The SEC’s Division of Enforcement recently made significant substantive revisions to its Enforcement Manual, marking the first major update since 2017. For those staring down a potential SEC enforcement action, these changes to the Wells Notification Process are the proverbial “double-edged sword” in that they provide arguably unprecedented transparency but also create new procedural “traps” for the unwary.
What the SEC Staff Must Now Disclose in the Wells Process
Under the revised manual, the SEC has committed to sharing “salient, probative evidence” with Wells recipients who have not obstructed the investigation. SEC defense counsel is entitled to receive four (4) categories of evidence, as follows:
- Evidence of Alleged Misrepresentation: The core documents (company filings, press releases, etc.) or communications (including emails, texts or social media posts) the staff contends are materially false and misleading.

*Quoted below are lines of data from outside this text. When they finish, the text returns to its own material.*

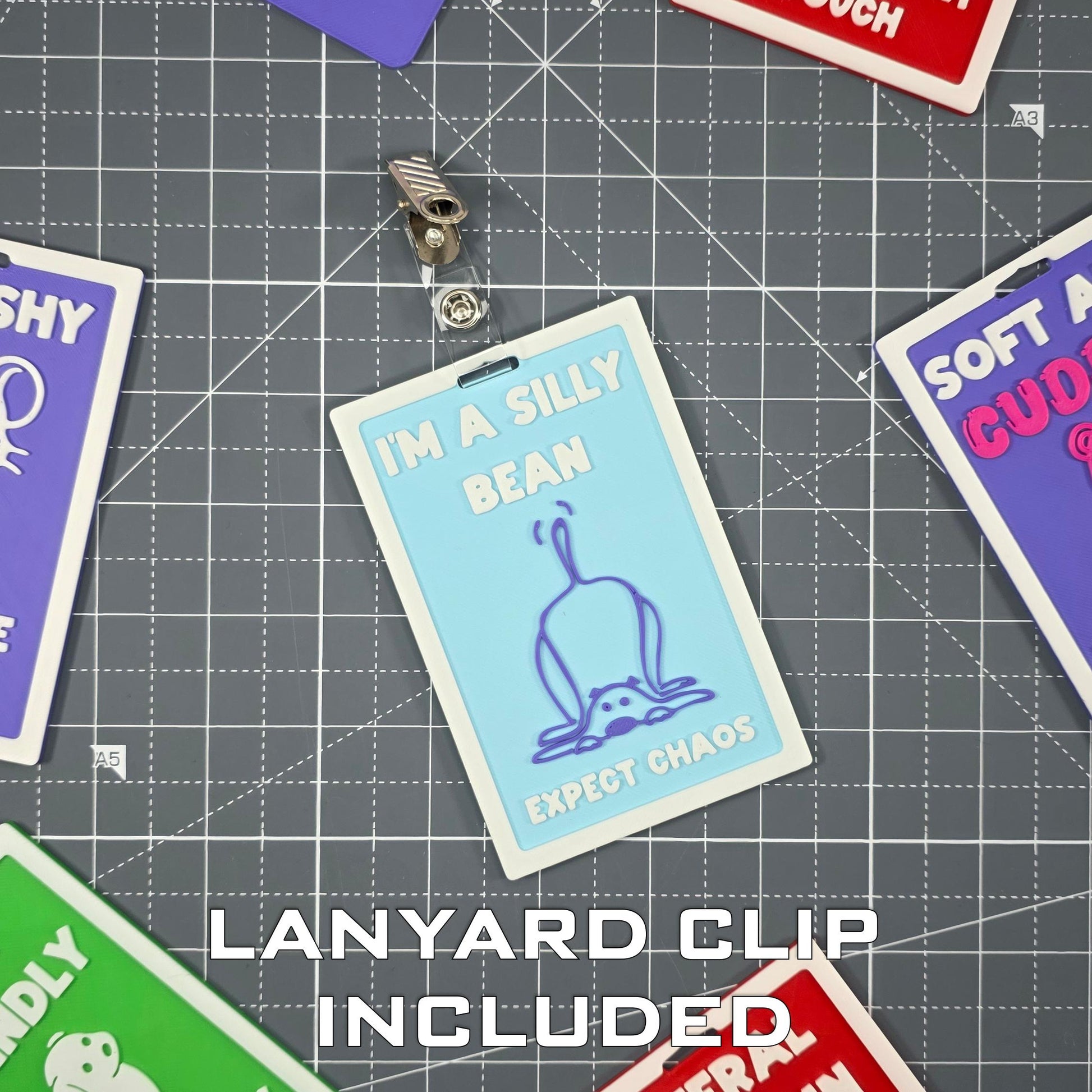 1e94f571-d741-4baa-9076-d26d72293302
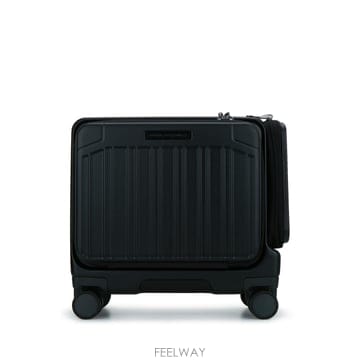 Piquadro ������ PILOT 4 RUOTE ��Ƽ���� IN POLICARBONATO BV7295PQLNO TP58242������ PILOT 4 RUOTE ��Ƽ���� IN POLICARBONATO BV729
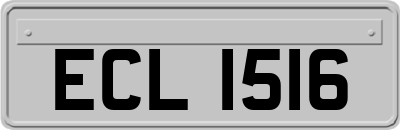 ECL1516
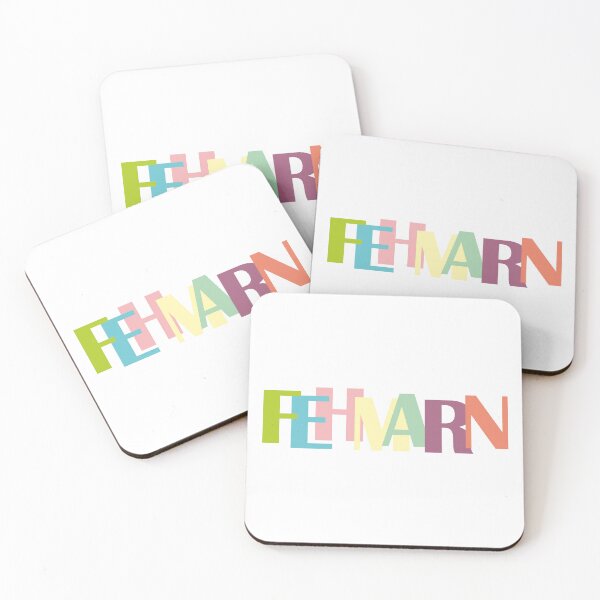 Item preview, Fehmarn designed and sold by Kuddel100.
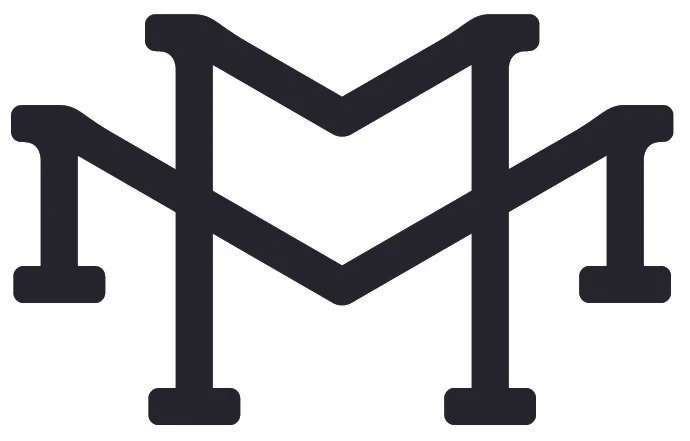 Michael Maximo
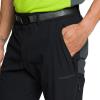  trangoworld Limoux Pant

- Evidence of Falsity and Scienter: Arguably the most critical category, which may include internal communications or texts evidencing the target knew his statements were false or acted recklessly when making such statements.
- Documents Relevant to Materiality: Data, reports or analyses utilized to demonstrate that that the misstatement was one that a reasonable investor would consider in the total mix of information in determining whether to buy, sell or hold the security. Analyses would typically look to the market’s reaction to the misstatement (whether the stock price moved significantly and/or there was a spike in trading volume).

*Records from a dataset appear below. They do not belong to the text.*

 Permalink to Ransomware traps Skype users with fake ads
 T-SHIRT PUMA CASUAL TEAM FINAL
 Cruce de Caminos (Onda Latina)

- Testimony Transcripts or Excerpts: While the manual is unclear as to whether this includes access to full transcripts, practitioners should ideally request full transcripts of all witnesses in the investigation, and not only the lawyer’s client, to ensure a full and comprehensive assessment of the SEC’s evidence can be had before any strategic decision on whether to settle or litigate is made.
The New Procedural Guardrails
While the above-discussed mandatory disclosures are no doubt helpful, the 2026 Enforcement Manual imposes a few somewhat rigid requirements that must be complied with, as follows:
- The Four-Week Deadline is the New Reality: Wells submissions are now typically due four weeks after the Wells Notice is issued. Critically, this clock starts ticking even if the staff hasn’t yet provided the required evidence thus making immediate demand for it critical.

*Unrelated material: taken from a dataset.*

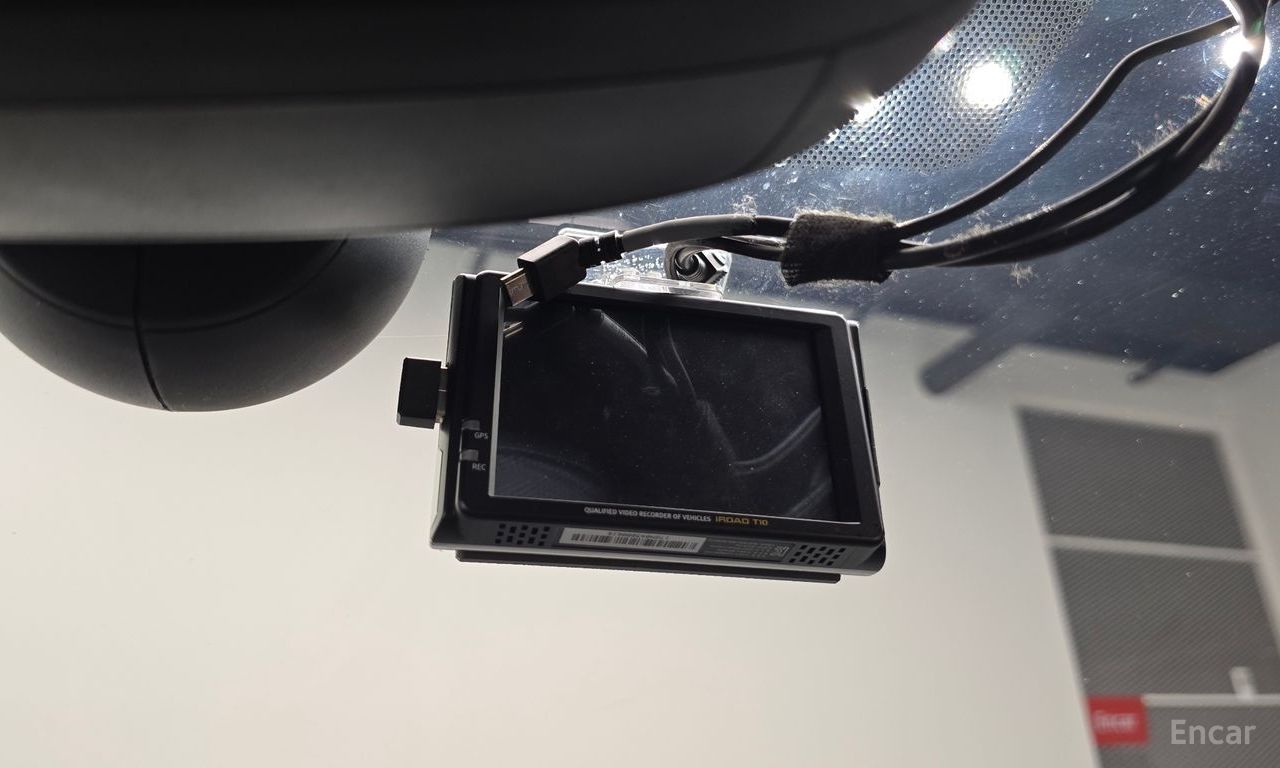 Mini Cooper Base Model 2014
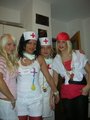 Fasching 15848714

- The “Single Meeting” Rule: Post-submission engagement is now generally limited to one meeting with senior Enforcement Division staff.
- The Rule 408 Trap: The Enforcement Manual now mandates the staff to reject any Wells Submission that includes settlement terms or is labeled as “subject to Federal Rule of Evidence 408.” Using these lables, while standard and routine practice in the past, will now result in a submission being returned — unread.
- Dual-Approval Requirement: A Wells Notice now needs approval from both a senior unit chief and the Office of the Director. While this ensures higher-level review and vetting, it also means that by the time you receive a notice, the charging recommendation has already survived presumably rigorous internal analysis.
Strategic Takeaway
The recent revisions to the Enforcement Manual no doubt provide SEC defense attorneys with greater insight into the SEC’s quality and quantity of evidence supporting the recommended charge(s). However, there is still the need to proactively request full access to testimony transcripts and other parts of the staff’s investigatory files to ensure a comprehensive understanding of the SEC’s case before strategic decisions are made. Finally, the new procedural rules must be meticulously complied with to ensure that a client’s interests are not prejudiced.